I have a mysql database with a table, obs, with about 200 million rows. There is a column, concept_id, which is a code of what the observation was about. For example, the concept_id for weight is 6012. I need to make a report on several indicators using multiple concepts. In total, there's about 20 concepts of interest. When I query the table, I do something like this:
select * from obs where concept_id in (1285,1596,2051,1061,8307,8282,5356,1224,1251,1252,5089,5090,1570,1109,1261,6174,1110,1265,1111,1268,1270,5272,1836,1279,1855,5596,1146,1088,1255,1250,1252,1499,2158)
I load this resultset into a denormalized temporary table making each concept a column and then do some analytics.
The problem is it takes a very long time to do the initial select statement - tens of minutes. Given the size of this table (not so big), from my reading, it seems this should be done much faster (seconds) if the table is properly optimized.

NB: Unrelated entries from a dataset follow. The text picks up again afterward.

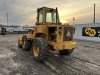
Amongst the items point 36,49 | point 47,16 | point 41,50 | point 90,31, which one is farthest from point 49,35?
point 90,31

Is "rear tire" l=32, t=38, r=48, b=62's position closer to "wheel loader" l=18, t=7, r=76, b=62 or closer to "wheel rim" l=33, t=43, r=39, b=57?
"wheel loader" l=18, t=7, r=76, b=62

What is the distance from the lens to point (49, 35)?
927 centimetres

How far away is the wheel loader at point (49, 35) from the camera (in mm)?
8398

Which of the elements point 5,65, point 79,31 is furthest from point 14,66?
point 79,31

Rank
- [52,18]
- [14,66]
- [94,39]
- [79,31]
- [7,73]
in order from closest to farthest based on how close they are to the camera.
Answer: [7,73] < [14,66] < [52,18] < [94,39] < [79,31]

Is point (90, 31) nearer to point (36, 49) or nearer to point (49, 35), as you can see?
point (49, 35)

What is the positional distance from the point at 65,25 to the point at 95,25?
13.9 m

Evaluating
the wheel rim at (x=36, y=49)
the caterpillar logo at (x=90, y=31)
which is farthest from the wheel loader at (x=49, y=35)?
the caterpillar logo at (x=90, y=31)

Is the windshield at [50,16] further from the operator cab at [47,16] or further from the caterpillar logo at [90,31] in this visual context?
the caterpillar logo at [90,31]

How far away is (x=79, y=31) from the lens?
24562 millimetres

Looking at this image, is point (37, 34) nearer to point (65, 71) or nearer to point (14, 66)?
point (14, 66)

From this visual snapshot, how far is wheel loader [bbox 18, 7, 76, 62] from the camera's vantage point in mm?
8398

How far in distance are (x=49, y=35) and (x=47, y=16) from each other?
1.16 m

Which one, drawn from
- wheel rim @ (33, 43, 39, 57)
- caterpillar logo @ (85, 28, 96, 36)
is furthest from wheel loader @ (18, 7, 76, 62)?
caterpillar logo @ (85, 28, 96, 36)
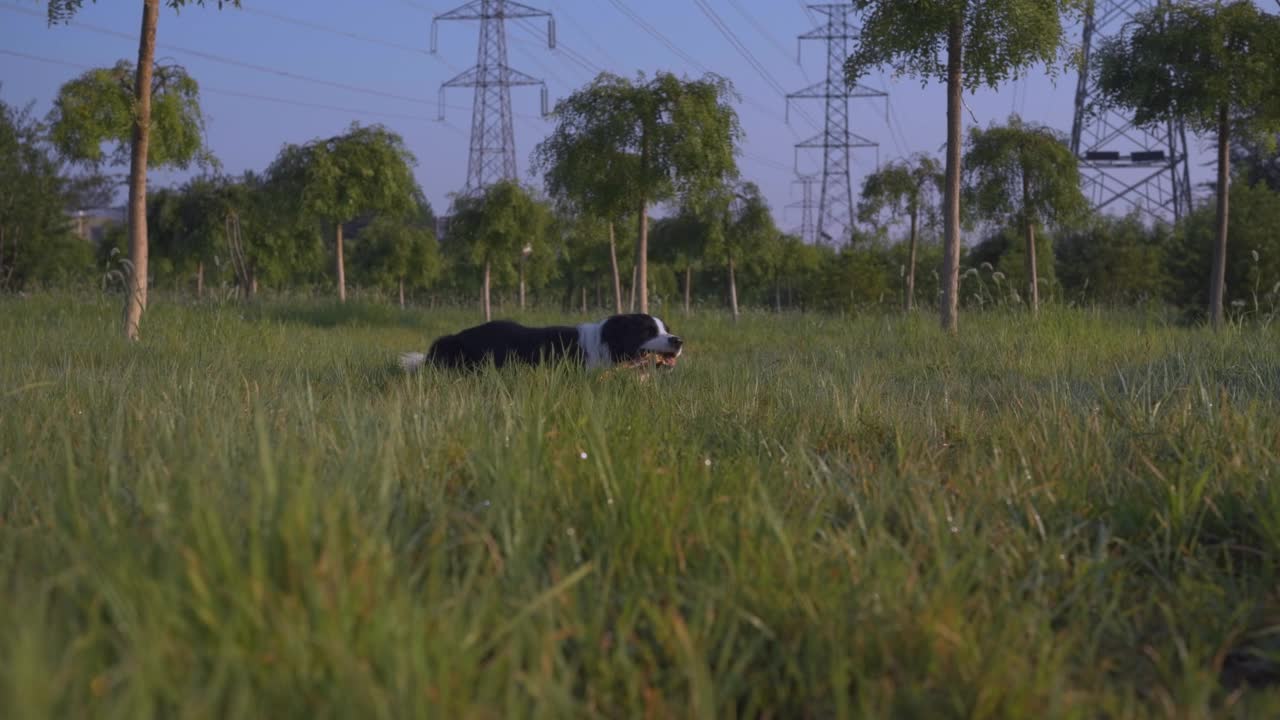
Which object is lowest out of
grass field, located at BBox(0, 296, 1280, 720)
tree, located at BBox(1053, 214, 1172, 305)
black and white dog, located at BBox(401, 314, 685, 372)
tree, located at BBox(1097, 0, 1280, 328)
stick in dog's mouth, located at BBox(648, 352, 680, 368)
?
grass field, located at BBox(0, 296, 1280, 720)

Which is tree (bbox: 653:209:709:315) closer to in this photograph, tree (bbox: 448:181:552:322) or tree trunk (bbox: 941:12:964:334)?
tree (bbox: 448:181:552:322)

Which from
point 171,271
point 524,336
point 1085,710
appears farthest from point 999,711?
point 171,271

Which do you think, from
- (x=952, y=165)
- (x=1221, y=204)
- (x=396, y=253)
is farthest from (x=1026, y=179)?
(x=396, y=253)

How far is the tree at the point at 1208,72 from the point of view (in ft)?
43.9

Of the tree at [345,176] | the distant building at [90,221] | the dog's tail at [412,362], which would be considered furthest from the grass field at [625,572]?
the distant building at [90,221]

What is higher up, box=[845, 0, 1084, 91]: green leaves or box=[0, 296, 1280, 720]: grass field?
box=[845, 0, 1084, 91]: green leaves

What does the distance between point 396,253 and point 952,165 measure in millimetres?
32052

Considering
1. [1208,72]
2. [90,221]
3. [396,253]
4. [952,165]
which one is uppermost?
[90,221]

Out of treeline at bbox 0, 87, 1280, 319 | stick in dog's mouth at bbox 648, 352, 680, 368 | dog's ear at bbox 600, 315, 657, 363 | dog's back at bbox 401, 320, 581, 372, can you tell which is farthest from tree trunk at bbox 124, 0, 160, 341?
stick in dog's mouth at bbox 648, 352, 680, 368

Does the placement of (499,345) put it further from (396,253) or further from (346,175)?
(396,253)

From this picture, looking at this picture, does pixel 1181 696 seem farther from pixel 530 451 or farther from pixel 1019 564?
pixel 530 451

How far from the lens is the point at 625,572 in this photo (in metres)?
2.25

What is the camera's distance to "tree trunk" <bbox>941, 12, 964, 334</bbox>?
11797 mm

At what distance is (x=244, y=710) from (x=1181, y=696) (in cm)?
159
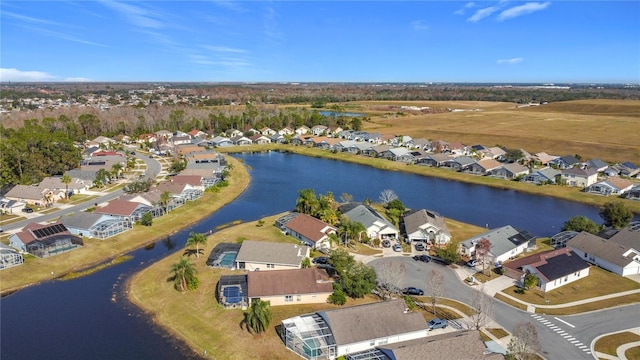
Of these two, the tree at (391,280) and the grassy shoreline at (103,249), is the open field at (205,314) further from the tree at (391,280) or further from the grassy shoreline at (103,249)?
the grassy shoreline at (103,249)

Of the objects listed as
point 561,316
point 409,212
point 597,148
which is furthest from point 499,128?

The obs table is indexed by concept id. Here is the result of an explain:
id select_type table type possible_keys key key_len ref rows Extra
1 SIMPLE obs range obs_concept,obs_complex_cvCpvoD_idx,obs_complex_cpvvD_idx obs_complex_cvCpvoD_idx 4 NULL 19584 Using where; Using index
In my my.cnf settings, I have the following:
key_buffer = 2GB
max_allowed_packet = 512M
thread_stack = 512K
thread_cache_size = 16
query_cache_limit = 1M
query_cache_size = 16M
default-storage-engine = innoDB
innodb_file_per_table = 1
innodb_file_format = barracuda
innodb_strict_mode = 1
innodb_file_per_table
innodb_log_buffer_size = 32MB
innodb_buffer_pool_size = 16GB
innodb_additional_mem_pool_size = 10M
Any suggestions for optimizing this setup/query would be very much appreciated.
UPDATE: The total number of rows returned is around 30 million. It takes roughly 20 minutes to run with the in. If I do each query individually, it takes about 10 minutes.